----- Dataset records
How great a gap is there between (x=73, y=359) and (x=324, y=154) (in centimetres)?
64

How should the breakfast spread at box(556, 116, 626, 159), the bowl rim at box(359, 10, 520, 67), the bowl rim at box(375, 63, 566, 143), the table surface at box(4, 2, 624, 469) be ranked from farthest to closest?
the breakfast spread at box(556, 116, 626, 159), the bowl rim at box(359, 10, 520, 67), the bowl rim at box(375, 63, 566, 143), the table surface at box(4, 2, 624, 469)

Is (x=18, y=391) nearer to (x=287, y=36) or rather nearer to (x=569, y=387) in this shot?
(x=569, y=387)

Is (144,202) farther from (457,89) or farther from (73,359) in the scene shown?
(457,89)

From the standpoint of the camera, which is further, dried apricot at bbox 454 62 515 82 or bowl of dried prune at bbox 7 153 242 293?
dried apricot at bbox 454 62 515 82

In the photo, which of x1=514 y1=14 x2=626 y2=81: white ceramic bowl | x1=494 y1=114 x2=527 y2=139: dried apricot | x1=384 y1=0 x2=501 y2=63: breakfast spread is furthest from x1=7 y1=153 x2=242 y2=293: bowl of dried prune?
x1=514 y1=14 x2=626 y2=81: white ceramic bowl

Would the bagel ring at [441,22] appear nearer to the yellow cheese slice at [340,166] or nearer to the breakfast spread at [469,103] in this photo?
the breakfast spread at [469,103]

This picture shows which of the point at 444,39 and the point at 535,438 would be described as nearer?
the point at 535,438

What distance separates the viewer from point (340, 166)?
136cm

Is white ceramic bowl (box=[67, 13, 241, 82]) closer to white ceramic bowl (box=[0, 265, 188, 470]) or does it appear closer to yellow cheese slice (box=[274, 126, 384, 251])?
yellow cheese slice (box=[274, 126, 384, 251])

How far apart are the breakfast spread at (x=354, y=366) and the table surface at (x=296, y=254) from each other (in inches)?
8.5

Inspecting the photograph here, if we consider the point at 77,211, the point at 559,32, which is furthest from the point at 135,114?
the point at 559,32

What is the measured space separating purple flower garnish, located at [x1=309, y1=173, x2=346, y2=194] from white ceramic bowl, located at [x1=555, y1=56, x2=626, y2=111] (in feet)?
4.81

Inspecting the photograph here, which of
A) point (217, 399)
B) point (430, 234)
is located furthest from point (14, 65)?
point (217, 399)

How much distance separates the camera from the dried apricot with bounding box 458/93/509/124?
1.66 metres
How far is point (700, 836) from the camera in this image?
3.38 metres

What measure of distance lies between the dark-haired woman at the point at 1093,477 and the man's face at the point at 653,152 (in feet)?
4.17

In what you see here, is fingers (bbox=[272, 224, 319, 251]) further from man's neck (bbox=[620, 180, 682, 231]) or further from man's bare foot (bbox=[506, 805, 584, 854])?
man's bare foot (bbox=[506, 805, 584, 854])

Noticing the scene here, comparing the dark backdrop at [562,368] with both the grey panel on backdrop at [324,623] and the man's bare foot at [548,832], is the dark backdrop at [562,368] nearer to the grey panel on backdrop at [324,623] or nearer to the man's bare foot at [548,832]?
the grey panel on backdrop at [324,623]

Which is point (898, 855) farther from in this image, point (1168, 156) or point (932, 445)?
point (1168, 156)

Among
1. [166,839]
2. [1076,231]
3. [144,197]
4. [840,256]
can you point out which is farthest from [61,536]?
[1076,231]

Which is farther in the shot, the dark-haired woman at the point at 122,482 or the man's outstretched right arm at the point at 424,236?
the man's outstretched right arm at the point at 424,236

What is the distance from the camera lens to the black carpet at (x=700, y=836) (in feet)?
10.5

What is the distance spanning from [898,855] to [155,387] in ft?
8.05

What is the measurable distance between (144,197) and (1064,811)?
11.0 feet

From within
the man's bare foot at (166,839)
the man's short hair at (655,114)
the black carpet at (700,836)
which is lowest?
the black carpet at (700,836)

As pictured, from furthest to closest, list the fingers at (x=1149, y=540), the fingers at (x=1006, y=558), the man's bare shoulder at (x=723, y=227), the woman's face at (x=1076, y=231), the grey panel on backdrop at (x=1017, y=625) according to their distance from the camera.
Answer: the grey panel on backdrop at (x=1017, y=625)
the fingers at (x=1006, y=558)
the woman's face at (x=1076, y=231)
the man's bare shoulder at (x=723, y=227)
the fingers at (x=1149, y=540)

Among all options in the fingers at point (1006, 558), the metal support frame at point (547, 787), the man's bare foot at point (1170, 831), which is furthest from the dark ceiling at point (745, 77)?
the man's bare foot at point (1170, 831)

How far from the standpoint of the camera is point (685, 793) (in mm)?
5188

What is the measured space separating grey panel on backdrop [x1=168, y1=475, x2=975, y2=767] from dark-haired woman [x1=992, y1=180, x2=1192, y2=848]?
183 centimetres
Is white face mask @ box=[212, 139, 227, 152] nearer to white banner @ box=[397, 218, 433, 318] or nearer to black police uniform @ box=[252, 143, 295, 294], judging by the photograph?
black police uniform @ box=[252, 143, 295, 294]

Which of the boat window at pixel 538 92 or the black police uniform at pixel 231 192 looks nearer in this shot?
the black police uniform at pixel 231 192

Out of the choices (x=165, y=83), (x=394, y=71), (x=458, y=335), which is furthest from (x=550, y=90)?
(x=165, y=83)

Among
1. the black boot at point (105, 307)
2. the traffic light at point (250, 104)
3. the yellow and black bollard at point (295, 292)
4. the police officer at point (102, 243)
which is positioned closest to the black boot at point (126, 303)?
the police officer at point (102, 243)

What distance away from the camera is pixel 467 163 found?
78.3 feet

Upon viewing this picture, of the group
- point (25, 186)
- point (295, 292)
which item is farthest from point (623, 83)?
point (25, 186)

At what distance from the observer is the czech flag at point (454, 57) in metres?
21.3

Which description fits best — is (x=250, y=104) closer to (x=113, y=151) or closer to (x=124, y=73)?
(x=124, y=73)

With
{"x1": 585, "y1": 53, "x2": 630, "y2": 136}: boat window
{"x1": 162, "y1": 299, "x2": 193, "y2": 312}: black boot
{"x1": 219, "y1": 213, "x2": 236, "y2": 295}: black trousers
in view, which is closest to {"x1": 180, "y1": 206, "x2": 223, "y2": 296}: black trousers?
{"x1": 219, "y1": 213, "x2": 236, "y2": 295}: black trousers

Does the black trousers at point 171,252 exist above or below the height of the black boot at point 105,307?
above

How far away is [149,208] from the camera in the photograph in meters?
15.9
----------
■ Exercise brief ■
Quote only the lines from the one containing "Which of the boat" through the final line of the records, with both ends included.

■ Output of the task ■
Which of the boat window at pixel 538 92 or the black police uniform at pixel 231 192 looks nearer in this shot?
the black police uniform at pixel 231 192

Out of the choices (x=165, y=83), (x=394, y=71), (x=458, y=335), which is furthest from (x=550, y=90)?
(x=165, y=83)

Among
1. the black boot at point (105, 307)
2. the traffic light at point (250, 104)
3. the yellow and black bollard at point (295, 292)
4. the police officer at point (102, 243)
which is positioned closest to the black boot at point (126, 303)?
the police officer at point (102, 243)

What distance away from the camera is pixel 467 163 found?
78.3 feet

Upon viewing this picture, of the group
- point (25, 186)
- point (295, 292)
which item is farthest from point (623, 83)?
point (25, 186)

At what distance from the observer is the czech flag at point (454, 57) in metres?
21.3

Which description fits best — is (x=250, y=104) closer to (x=113, y=151) or closer to (x=124, y=73)?
(x=124, y=73)

With
{"x1": 585, "y1": 53, "x2": 630, "y2": 136}: boat window
{"x1": 162, "y1": 299, "x2": 193, "y2": 312}: black boot
{"x1": 219, "y1": 213, "x2": 236, "y2": 295}: black trousers
in view, which is closest to {"x1": 180, "y1": 206, "x2": 223, "y2": 296}: black trousers?
{"x1": 219, "y1": 213, "x2": 236, "y2": 295}: black trousers

Does the black trousers at point 171,252 exist above or below the height of the black boot at point 105,307?
above

How far away is [149,208] from the camera in the photograph in meters?
15.9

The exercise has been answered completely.